Catechesi30 Giugno 2020
Testo dell'audio

Ora dovremmo trattare del modo di queste apparizioni, ed esporre le molte opinioni che si hanno dai dottori a questo proposito. Tratteremmo volentieri questo argomento se ci fosse dato di far della scienza anziché nelle chiacchiere, ma dal momento che ciò non è possibile, passiamo oltre chinandoci dinanzi ai segreti divini, tanto più che la questione è di nessuna importanza pratica.

Conosciuto che Iddio può permettere alle anime dei trapassati di rivelarsi, siamo in possesso di una verità che ci interessa. Il modo di queste apparizioni, i mezzi di cui può servirsi Iddio, le circostanze intrinseche di queste apparizioni medesime, sono cose che non ci interessano affatto.

Una cosa dobbiamo chiarire: se si possono evocare le anime dei trapassati mediante lo spiritismo. Premettiamo che ai dì nostri lo spiritismo ha segnato enormi regressi e grande luce si è fatta sulle cause naturali dei fenomeni così detti spiritici. Il Padre Zacchi, il P. Thurston, il Mariatti, il P. De Heredia, il P. Mainage, lo Spesz e in parte il Roure e molti altri, tendono a spiegare i fenomeni medianici attraverso la teoria naturalistica. Gli spiriti e i morti, dicono costoro, non hanno nulla a che fare con lo spiritismo.

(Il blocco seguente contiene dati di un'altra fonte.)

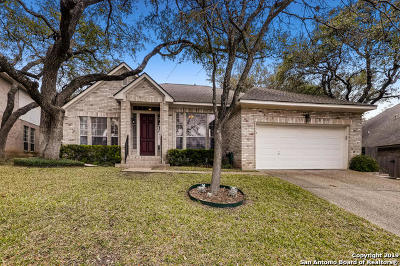Single Family Home Active Option: 2507 Hollow Village Dr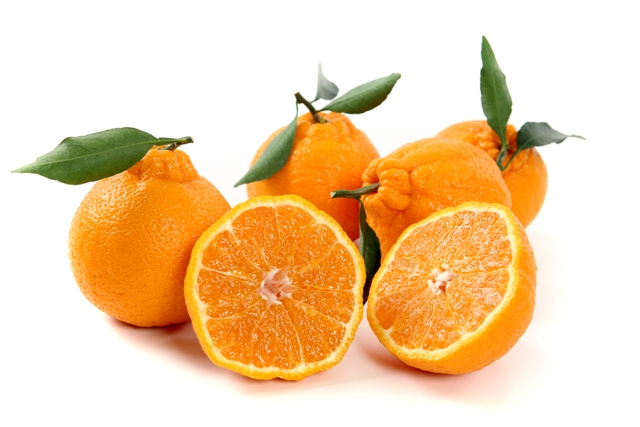 نتيجة بحث الصور عن jeju mandarin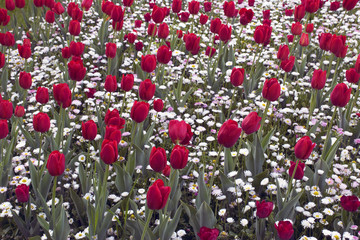 Red color Tulips Bloom in Spring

Moltissime delle manifestazioni medianiche sono effetto di forze latenti, sconosciute o ancora poco note alla scienza. Il P. De Heredia, gesuita, prospetta questa interpretazione, perché è riuscito a riprodurre in condizioni normali, quasi tutti i fenomeni spiritici. Tale dottrina tende oggi a sostituire le altre due (del trucco completo e dell’intervento diabolico). Che se anche non riesce a spiegare tutti ì fenomeni, ha però buon fondamento scientifico ed è comprovata da molte esperienze. (Dott. R. Santilli, Spiritismo, Firenze, 1941, pag. 36).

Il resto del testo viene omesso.